• CONSIGNE ÉCRITE
Reproduisez fidèlement l'extrait sur les filières REP, tout ce qui va de « La mission a notamment » jusqu'à « réponses plus dissuasives. ».

• EXTRAIT DU DOCUMENT
Figure 1. Évolution de la collecte des filières REP, comparée à leur gisement
Pour financer ce système, une éco-contribution est payée par les metteurs sur le marché. Celle-ci est d’un montant très variable selon les objets. Elle est ainsi comprise entre 5 et 15 € pour des objets électroniques tels que fours, téléviseurs ou réfrigérateurs, mais représente moins de 10 cts€ pour une chemise ou un smartphone. Elle est visible et individualisée sur certaines filières, telles que l’ameublement ou les produits électriques et électroniques. Sur les autres filières, elle est intégrée au prix final payé par le consommateur, sans figurer de manière explicite sur la facture, pour éviter de surcharger les étiquettes de prix et simplifier les systèmes de facturation. Le montant global collecté va connaître une augmentation sans précédent en passant de 1,9 Md€ en 2022 à 8,0 Md€ en 2029. Cela s’explique à la fois par une augmentation des éco-contributions unitaires afin de mieux financer les nouvelles missions des REP mais également à la mise en place des nouvelles filières. Au regard des sommes mobilisées, l’État est donc légitime à s’interroger sur la qualité du pilotage du système des REP.
Figure 2. Evolution des éco-contributions depuis 2010 et projection jusqu’en 2029
En l’absence de réelle concurrence entre éco-organismes, l’État a besoin d’assurer un pilotage renforcé de la filière REP
Actuellement, le contrôle des filières REP par l’État mobilise 57 équivalents-temps-plein répartis dans cinq entités différentes (DGPR, ADEME, CGEFI, DGCCRF, DGE). La mission a proposé de les regrouper dans une entité unique, qui pourrait être un « service à compétence nationale » ou une « autorité indépendante ». L’indépendance faciliterait la réalisation de l’ensemble des objectifs. La mission a décrit les objectifs qui seraient à assigner à cette entité unique, pour veiller au bon fonctionnement du système des filières REP, en cohérence avec les cibles et prescriptions législatives. Cela relèverait à la fois d’un rôle de pilotage, de régulation et de conseil. Ces missions nécessiteraient de monter les effectifs à hauteur d’environ 100 ETP au sein de cette instance.
La mission a notamment constaté avec étonnement que les pouvoirs de sanction n’étaient que très peu exercés envers les éco-organismes qui gèrent les filières REP, alors même que les objectifs ne sont durablement pas atteints. Elle a ainsi recommandé de diversifier le panel d’outils à la disposition du régulateur pour que celui-ci puisse être plus réactif et avec des réponses plus dissuasives.

• ENSEMBLE DE DONNÉES
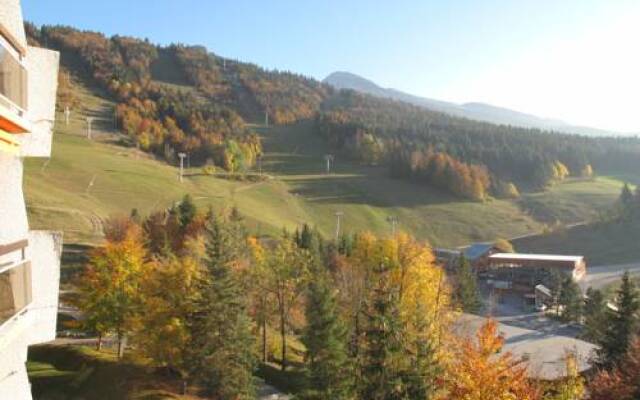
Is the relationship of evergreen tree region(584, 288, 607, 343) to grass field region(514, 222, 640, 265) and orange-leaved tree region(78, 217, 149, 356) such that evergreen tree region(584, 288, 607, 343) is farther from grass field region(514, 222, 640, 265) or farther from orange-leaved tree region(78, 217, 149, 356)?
grass field region(514, 222, 640, 265)

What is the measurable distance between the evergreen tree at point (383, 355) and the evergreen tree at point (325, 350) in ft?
11.2

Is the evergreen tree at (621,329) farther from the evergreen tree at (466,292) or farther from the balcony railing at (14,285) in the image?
the balcony railing at (14,285)

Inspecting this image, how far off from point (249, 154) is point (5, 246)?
499 feet

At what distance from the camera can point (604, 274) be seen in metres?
93.1

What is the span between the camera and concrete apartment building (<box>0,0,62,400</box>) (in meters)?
4.18

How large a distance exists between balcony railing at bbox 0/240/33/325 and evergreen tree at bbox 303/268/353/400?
23.7m

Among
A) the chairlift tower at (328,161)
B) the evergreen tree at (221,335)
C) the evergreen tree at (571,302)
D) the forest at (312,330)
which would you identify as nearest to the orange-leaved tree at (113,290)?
the forest at (312,330)

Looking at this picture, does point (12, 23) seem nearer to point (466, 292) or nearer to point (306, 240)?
point (466, 292)

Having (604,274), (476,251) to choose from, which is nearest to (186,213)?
(476,251)

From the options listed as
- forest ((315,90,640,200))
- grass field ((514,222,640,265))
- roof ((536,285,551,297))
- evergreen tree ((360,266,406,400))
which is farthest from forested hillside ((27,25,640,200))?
evergreen tree ((360,266,406,400))

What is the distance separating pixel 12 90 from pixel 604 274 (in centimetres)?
10444

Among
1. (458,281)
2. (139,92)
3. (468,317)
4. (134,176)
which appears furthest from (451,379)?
(139,92)

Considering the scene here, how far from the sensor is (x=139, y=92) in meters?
192

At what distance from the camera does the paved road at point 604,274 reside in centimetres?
8506
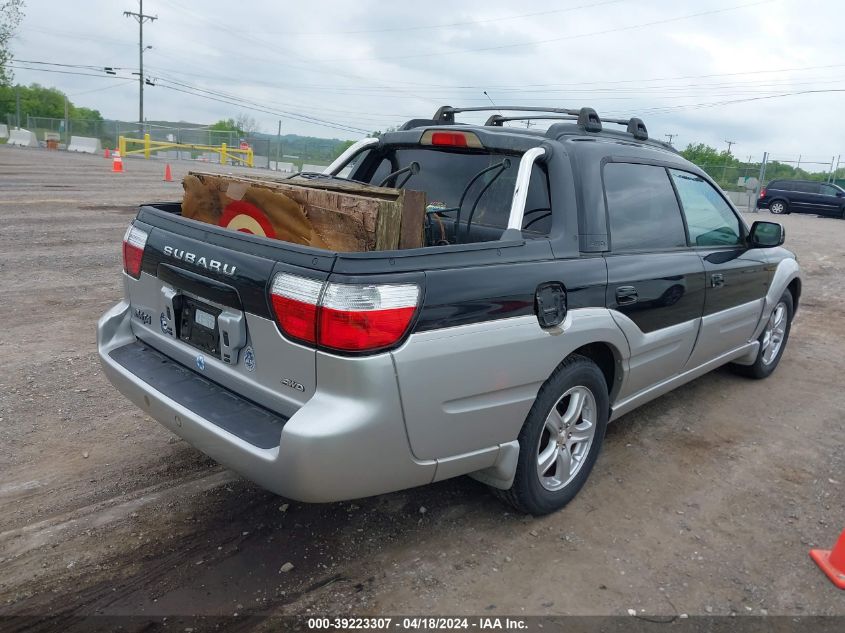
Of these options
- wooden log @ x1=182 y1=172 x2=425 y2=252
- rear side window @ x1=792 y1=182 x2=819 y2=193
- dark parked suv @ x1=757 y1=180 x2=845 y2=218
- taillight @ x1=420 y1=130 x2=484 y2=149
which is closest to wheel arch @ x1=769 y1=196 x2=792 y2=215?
dark parked suv @ x1=757 y1=180 x2=845 y2=218

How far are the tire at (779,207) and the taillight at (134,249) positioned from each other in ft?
98.3

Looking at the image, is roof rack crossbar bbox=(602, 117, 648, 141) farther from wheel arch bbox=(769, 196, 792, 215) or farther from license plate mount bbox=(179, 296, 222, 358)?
wheel arch bbox=(769, 196, 792, 215)

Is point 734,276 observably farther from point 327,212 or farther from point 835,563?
point 327,212

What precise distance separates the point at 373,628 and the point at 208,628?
0.61m

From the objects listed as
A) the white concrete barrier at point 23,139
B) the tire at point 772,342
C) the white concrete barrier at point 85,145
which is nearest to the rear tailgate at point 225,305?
the tire at point 772,342

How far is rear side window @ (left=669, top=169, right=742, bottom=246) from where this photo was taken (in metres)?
4.24

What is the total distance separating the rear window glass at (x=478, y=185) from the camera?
11.1 feet

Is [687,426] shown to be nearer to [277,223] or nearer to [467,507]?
[467,507]

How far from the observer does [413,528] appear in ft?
10.5

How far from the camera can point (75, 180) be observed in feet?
63.8

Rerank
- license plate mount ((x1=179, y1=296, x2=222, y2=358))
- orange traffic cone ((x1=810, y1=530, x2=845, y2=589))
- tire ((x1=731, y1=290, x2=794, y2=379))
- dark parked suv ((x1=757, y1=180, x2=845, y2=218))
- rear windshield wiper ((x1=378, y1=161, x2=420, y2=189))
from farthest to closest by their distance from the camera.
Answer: dark parked suv ((x1=757, y1=180, x2=845, y2=218)), tire ((x1=731, y1=290, x2=794, y2=379)), rear windshield wiper ((x1=378, y1=161, x2=420, y2=189)), orange traffic cone ((x1=810, y1=530, x2=845, y2=589)), license plate mount ((x1=179, y1=296, x2=222, y2=358))

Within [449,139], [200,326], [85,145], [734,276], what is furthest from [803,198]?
[85,145]

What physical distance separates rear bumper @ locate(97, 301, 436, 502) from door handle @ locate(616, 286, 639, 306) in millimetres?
1396

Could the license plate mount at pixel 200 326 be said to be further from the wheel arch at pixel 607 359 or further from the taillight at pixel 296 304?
the wheel arch at pixel 607 359
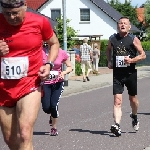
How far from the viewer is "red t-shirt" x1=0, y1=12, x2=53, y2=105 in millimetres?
5977

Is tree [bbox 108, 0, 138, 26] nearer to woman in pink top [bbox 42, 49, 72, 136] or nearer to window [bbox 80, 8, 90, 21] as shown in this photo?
window [bbox 80, 8, 90, 21]

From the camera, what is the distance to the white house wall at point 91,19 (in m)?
57.1

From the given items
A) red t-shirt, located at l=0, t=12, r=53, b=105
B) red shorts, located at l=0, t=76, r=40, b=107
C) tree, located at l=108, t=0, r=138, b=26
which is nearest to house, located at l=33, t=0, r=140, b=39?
tree, located at l=108, t=0, r=138, b=26

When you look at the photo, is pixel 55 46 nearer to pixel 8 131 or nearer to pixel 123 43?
pixel 8 131

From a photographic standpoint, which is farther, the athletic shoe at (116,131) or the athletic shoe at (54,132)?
the athletic shoe at (54,132)

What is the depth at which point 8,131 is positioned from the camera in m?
6.14

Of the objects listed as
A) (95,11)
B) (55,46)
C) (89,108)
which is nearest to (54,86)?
(55,46)

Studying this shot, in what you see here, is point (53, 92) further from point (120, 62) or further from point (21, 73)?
point (21, 73)

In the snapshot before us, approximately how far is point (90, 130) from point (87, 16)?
4725 centimetres

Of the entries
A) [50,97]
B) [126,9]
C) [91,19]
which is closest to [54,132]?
[50,97]

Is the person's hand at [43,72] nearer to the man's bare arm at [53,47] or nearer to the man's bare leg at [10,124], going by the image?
the man's bare arm at [53,47]

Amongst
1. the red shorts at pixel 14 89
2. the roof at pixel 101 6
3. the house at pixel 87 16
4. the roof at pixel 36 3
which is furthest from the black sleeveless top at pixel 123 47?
the roof at pixel 36 3

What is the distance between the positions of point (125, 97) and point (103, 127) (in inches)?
285

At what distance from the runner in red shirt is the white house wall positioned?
168 feet
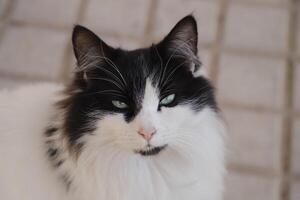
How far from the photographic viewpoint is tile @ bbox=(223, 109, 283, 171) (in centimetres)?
176

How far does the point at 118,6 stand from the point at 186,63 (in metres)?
1.08

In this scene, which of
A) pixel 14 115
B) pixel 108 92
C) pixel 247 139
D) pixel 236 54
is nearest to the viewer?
pixel 108 92

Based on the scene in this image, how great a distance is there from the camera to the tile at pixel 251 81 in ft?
6.22

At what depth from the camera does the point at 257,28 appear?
2086 millimetres

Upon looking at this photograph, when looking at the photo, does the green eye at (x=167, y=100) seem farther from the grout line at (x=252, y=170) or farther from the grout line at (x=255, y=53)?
the grout line at (x=255, y=53)

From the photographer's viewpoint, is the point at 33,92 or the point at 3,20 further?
the point at 3,20

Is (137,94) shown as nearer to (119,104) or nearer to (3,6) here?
(119,104)

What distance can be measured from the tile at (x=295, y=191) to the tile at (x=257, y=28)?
581 mm

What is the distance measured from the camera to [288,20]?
2107mm

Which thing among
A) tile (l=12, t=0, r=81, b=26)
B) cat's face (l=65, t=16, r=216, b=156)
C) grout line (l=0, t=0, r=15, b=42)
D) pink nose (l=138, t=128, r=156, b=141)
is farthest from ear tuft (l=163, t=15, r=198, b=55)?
grout line (l=0, t=0, r=15, b=42)

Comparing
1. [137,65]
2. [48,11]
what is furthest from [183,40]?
[48,11]

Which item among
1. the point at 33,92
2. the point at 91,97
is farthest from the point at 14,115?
the point at 91,97

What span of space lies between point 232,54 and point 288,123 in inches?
14.4

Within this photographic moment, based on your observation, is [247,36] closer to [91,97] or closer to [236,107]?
[236,107]
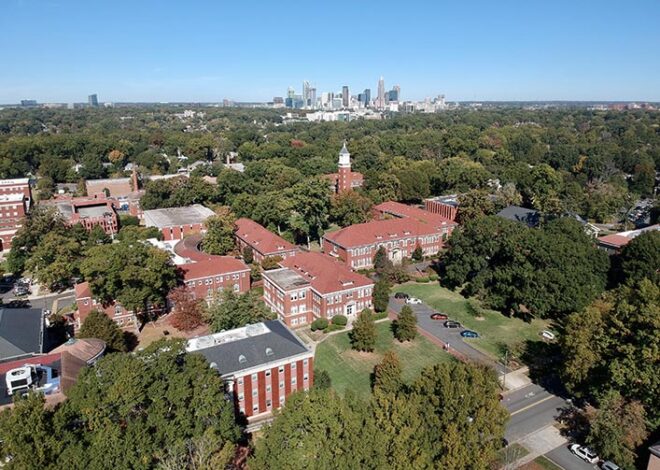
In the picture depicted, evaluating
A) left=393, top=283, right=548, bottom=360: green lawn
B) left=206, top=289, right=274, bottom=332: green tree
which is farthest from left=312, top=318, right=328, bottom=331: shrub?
left=393, top=283, right=548, bottom=360: green lawn

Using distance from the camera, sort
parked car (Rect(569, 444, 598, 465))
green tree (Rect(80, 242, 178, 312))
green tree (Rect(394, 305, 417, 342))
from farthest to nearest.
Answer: green tree (Rect(394, 305, 417, 342)), green tree (Rect(80, 242, 178, 312)), parked car (Rect(569, 444, 598, 465))

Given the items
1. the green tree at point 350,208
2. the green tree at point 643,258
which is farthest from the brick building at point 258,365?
the green tree at point 350,208

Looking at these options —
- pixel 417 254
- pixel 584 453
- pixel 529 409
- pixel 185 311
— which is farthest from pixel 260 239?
pixel 584 453

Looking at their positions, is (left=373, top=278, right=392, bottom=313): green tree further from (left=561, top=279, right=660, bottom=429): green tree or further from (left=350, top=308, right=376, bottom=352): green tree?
(left=561, top=279, right=660, bottom=429): green tree

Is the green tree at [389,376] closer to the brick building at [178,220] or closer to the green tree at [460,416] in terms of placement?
the green tree at [460,416]

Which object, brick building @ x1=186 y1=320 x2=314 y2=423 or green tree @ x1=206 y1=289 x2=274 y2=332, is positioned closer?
brick building @ x1=186 y1=320 x2=314 y2=423

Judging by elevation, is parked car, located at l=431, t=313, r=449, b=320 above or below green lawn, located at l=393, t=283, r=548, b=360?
above
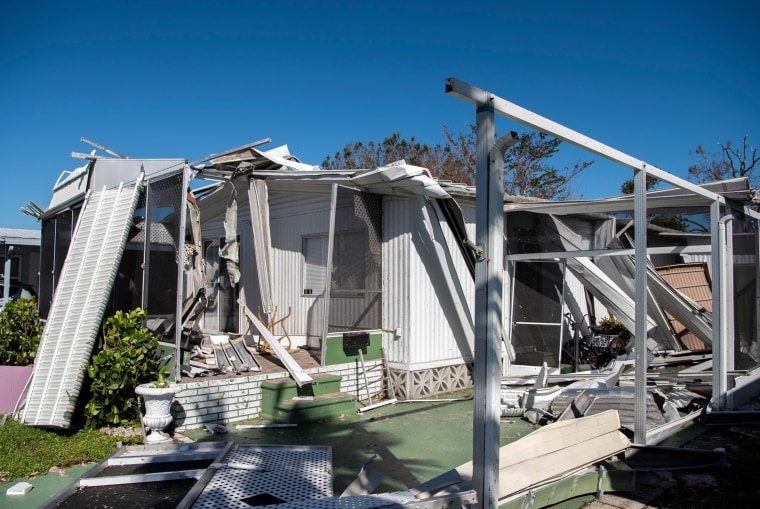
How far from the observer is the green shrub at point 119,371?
18.2 feet

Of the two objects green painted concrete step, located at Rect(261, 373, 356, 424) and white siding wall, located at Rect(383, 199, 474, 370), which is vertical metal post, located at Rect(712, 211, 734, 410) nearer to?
white siding wall, located at Rect(383, 199, 474, 370)

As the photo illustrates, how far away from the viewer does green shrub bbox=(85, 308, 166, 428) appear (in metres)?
5.55

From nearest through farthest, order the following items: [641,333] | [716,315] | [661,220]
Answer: [641,333] < [716,315] < [661,220]

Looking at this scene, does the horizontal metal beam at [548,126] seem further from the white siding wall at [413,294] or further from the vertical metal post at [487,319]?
the white siding wall at [413,294]

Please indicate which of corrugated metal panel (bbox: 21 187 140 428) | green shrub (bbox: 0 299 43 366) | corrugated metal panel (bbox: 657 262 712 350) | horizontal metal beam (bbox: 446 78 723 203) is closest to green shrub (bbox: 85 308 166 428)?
corrugated metal panel (bbox: 21 187 140 428)

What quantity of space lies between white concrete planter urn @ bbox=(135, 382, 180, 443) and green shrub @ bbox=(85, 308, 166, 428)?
0.96 ft

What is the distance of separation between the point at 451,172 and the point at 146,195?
17.9m

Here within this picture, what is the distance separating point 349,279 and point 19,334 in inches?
196

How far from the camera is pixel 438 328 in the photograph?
7.85 m

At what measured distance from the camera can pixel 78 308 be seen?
615 cm

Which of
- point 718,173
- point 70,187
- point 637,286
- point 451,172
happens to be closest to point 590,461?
point 637,286

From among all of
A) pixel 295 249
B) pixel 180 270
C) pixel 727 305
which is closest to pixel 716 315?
pixel 727 305

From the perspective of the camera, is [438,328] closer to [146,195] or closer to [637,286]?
[637,286]

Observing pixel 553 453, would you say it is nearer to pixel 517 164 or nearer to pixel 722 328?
pixel 722 328
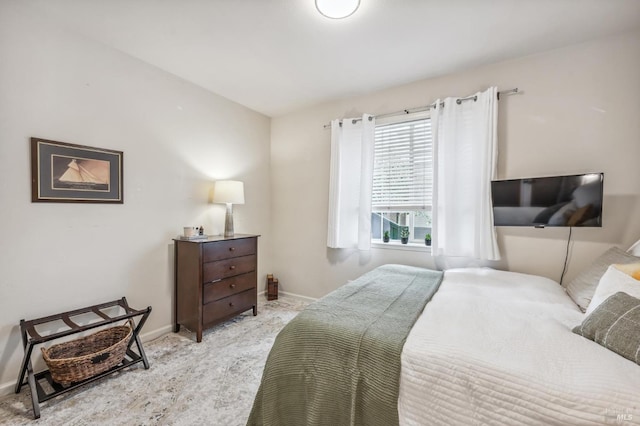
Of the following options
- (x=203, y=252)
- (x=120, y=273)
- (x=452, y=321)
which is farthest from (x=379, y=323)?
(x=120, y=273)

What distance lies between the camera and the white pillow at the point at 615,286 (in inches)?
49.7

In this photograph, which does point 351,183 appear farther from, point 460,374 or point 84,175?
point 84,175

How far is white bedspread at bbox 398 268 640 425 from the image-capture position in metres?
0.82

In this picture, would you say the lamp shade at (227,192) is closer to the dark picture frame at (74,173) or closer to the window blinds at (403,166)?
the dark picture frame at (74,173)

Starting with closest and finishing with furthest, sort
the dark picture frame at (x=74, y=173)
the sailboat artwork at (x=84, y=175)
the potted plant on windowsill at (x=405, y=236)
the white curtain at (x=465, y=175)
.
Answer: the dark picture frame at (x=74, y=173)
the sailboat artwork at (x=84, y=175)
the white curtain at (x=465, y=175)
the potted plant on windowsill at (x=405, y=236)

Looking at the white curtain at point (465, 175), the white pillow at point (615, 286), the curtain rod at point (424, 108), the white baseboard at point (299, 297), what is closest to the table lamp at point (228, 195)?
the white baseboard at point (299, 297)

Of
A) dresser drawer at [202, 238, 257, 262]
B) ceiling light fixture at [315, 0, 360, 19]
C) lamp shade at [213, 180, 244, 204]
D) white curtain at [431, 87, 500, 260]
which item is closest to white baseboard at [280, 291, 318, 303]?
dresser drawer at [202, 238, 257, 262]

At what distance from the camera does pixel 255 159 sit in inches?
143

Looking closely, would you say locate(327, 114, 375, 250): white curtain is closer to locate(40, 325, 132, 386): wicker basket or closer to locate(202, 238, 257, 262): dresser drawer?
locate(202, 238, 257, 262): dresser drawer

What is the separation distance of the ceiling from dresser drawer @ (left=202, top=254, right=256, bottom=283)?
6.24ft

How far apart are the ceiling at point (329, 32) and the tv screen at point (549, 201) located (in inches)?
44.7

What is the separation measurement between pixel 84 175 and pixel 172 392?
1.76 metres

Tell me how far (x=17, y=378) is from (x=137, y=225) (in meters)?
1.24

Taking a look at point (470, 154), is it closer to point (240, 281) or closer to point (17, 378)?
point (240, 281)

• RÉPONSE À LA CONSIGNE
La mission a notamment constaté avec étonnement que les pouvoirs de sanction n’étaient que très peu exercés envers les éco-organismes qui gèrent les filières REP, alors même que les objectifs ne sont durablement pas atteints. Elle a ainsi recommandé de diversifier le panel d’outils à la disposition du régulateur pour que celui-ci puisse être plus réactif et avec des réponses plus dissuasives.